New Orleans is a city that stirs up images of jazz music, Cajun and creole food, partying on Bourbon Street, history, architecture and culture. I had wanted to visit New Orleans for a long time, and finally got to visit there last June. Here are just a few things I learned to love about The Big Easy.
New Orleans is a city whose European, Caribbean and African history has melded together to create an unique regional cuisine. The food there is delicious, and full of flavor. Stop by the famous Cafe Du Monde at 800 Decatur Street to grab an order of beignets, fried dough covered in powdered sugar and a café au lait. Head over Mid City and visit Parkway Bakery and Tavern. They make fantastic po’ boys – sub style sandwiches. I was recommended to try the surf and turf, which has roast beef and shrimp covered in gravy. Take a demonstration cooking class from The New Orleans School of Cooking if you want to know how to cook some delicious New Orleans dishes like chicken etouffee and gumbo. The class includes entertaining history about New Orleans and its food, the cooking demonstration and meal-sized portions of the foods, plus drinks.
Drinks and Bars
Several cocktails like the Sazerac and the Hurricane got their start in New Orleans. The drinking age in New Orleans, as in the rest of the U.S.A is 21. In New Orleans you are allowed to have open liquor walking outside, but you need to ask for it in a “to-go cup.” Open bottles of liquor cannot be taken outside.

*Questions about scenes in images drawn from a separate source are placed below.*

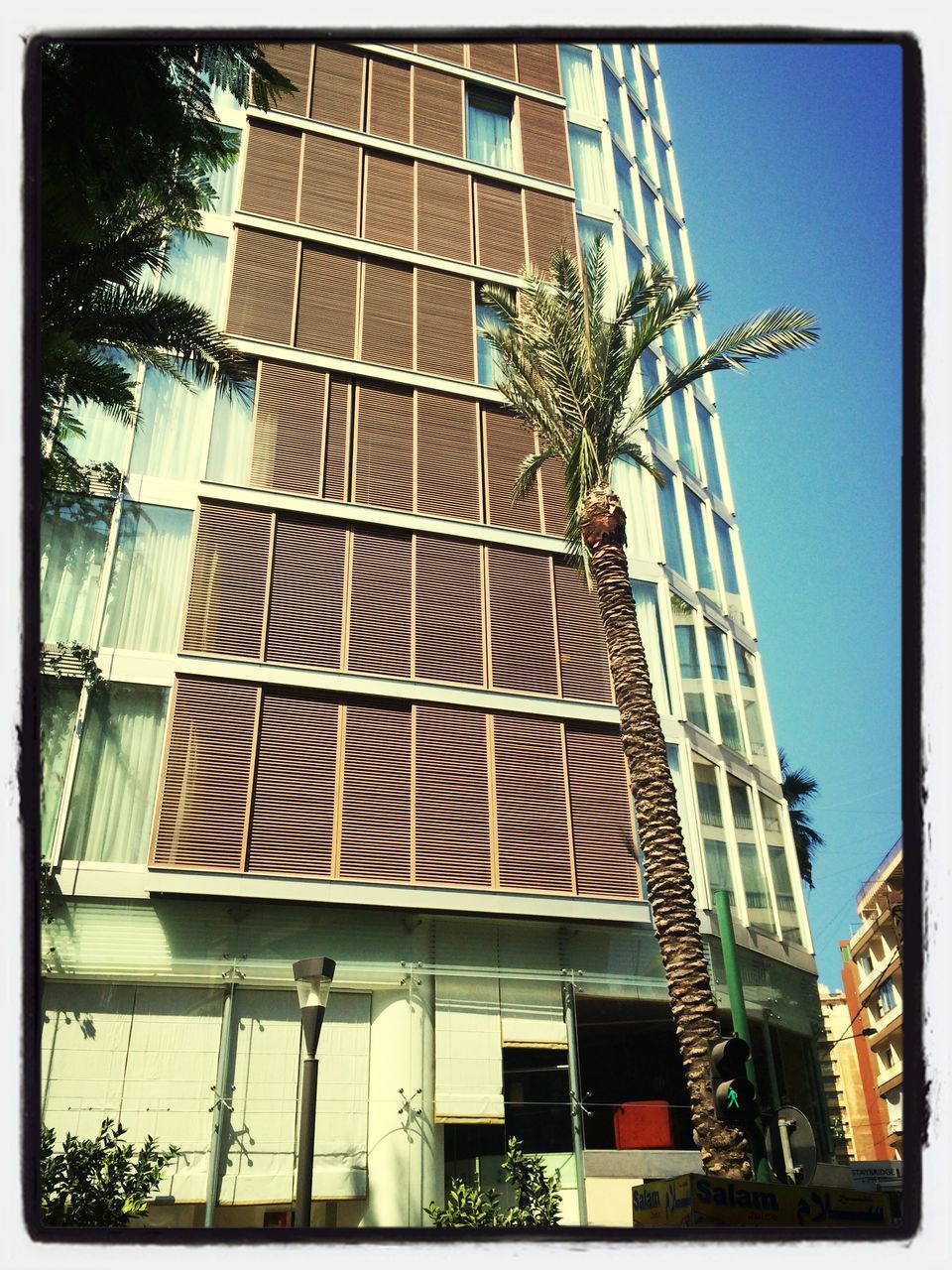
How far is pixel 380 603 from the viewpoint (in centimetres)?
1898

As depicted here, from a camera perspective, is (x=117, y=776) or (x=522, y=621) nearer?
(x=117, y=776)

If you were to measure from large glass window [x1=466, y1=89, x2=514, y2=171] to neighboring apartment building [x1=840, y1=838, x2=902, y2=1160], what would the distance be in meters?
17.3

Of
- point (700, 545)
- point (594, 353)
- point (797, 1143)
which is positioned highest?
point (700, 545)

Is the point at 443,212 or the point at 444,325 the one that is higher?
the point at 443,212

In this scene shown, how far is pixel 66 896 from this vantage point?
1538cm

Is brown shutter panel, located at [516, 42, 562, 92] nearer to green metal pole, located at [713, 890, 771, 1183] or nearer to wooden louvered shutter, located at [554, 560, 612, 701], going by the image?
wooden louvered shutter, located at [554, 560, 612, 701]

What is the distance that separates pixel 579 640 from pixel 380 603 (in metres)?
3.65

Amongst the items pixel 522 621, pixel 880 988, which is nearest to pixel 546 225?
pixel 522 621

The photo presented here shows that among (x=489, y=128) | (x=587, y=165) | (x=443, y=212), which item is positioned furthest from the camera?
(x=587, y=165)

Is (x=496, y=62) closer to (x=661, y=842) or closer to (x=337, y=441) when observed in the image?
(x=337, y=441)

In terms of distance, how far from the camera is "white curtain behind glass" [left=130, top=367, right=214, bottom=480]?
741 inches

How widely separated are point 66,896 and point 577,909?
7460mm

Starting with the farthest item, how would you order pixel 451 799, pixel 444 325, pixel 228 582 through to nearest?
pixel 444 325, pixel 228 582, pixel 451 799
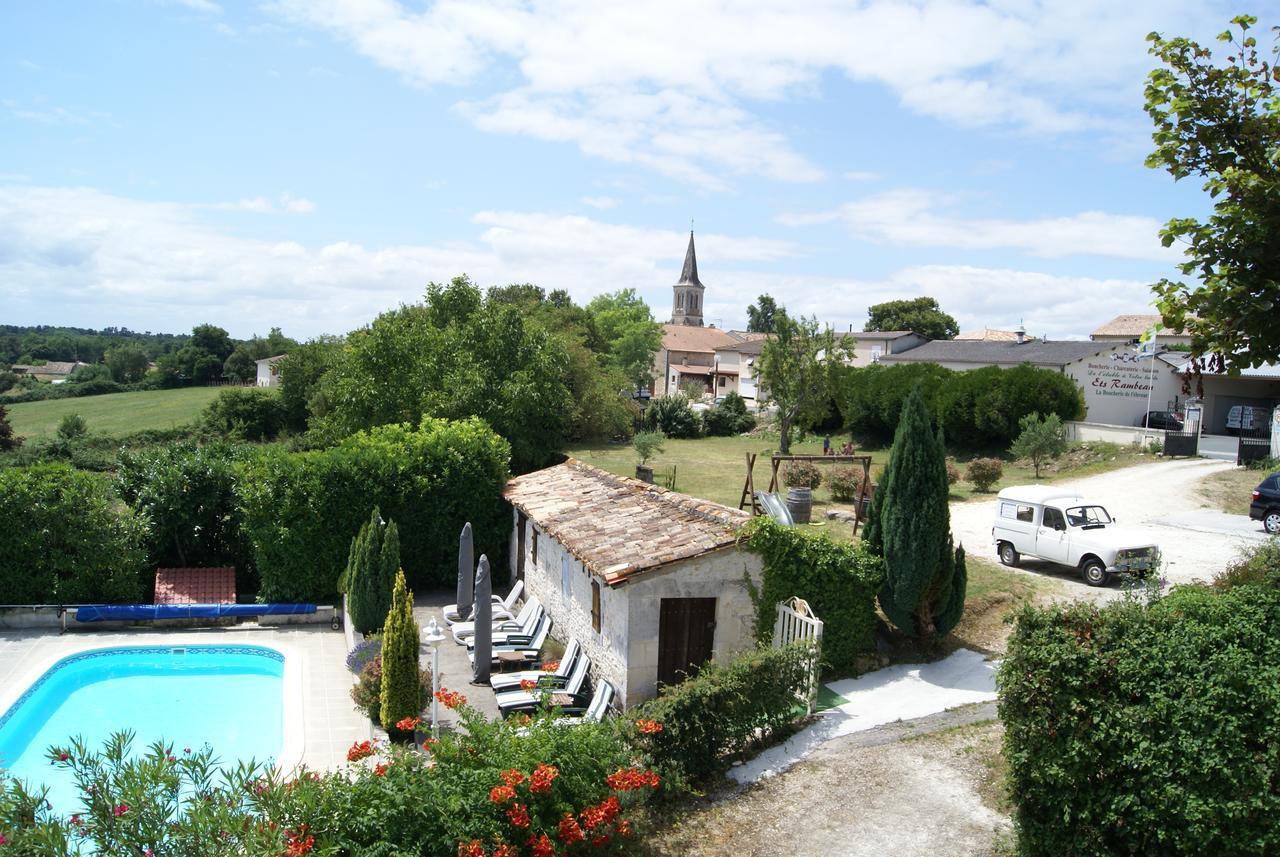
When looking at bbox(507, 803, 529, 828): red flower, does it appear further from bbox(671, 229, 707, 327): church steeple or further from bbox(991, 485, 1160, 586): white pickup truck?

Bourbon Street is probably the most well-known place for nightlife, and it draws tourists from all over. Pretty much any kind of bar you’d want to find you could find on Bourbon Street. One of my favourite bars is Lafitte’s Blacksmith Shop. It was named after pirate Jean Lafitte, and is the oldest bar in the United States having been open since the 1700’s. Another great historic bar is the Carousel Bar a rotating bar in the Hotel Monteleone. If you want to go to listen to great live music, head over to Frenchman Street and check out bars like The Spotted Cat, d.b.a, and Snug Harbor.
Things To Do
Walk. Just walking around neighborhoods like The French Quarter, Fabourg-Marigny, The Garden District and Magazine Street you’ll see a wide variety of architecture from small shotgun houses to Greek Revival. If your feet get tired, try taking one of New Orleans historic street cars.
Francis Sylvester Backstreet Cultural Museum. If you think Mardis Gras is beads, booze and Bourbon Street then come here and learn about another side of New Orleans. Francis Sylvester runs this museum from his home, and it’s dedicated to displaying and preserving the history of the Mardis Gras Indians and other African American traditions in New Orleans. I didn’t get to spend a lot of time here, but what I saw was fantastic. Admission is $8. Since it’s a local run museum make sure to call ahead before visiting, because the hours listed online can vary.
The Degas House. I came across this place by accident. The Degas House is where famous French painted Edgar Degas and his brother Edward spent four months (their mother was from New Orleans). I’m not much of an art person, but I took a tour of the house and enjoyed it. You get to learn about Degas’ art, his family (including some scandal) and the tour is lead by Degas’ great-niece Joni.
Visit A Cemetery. There are many cemeteries in New Orleans. You could visit one on your own, but taking a tour will let you learn more about the cemeteries like the history, and some of the famous residents of New Orleans cemeteries. I took a tour of the historic St. Louis Cemetery 1 with Save Our Cemeteries, a nonprofit, volunteer run organization. The money raised from their tours goes back to preserving the cemeteries in New Orleans.
Music. When you go to New Orleans, you will hear music – whether it’s a Cajun zydeco band playing in a bar, a Brass Band playing leading a parade or a man in Jackson Square playing glasses (really). I heard a wide variety of music, and it was fantastic. Many bars that play live music will have a drink minimum. New Orleans wouldn’t be the same without its music. Make sure to contribute to the local music scene by supporting the many talented musicians in New Orleans.
New Orleans is a unique city – unlike any other in the world. It’s a city everyone should visit at least once. I know I’ve barely scratched the surface to New Orleans, and one day I’ll be coming back to New Orleans again.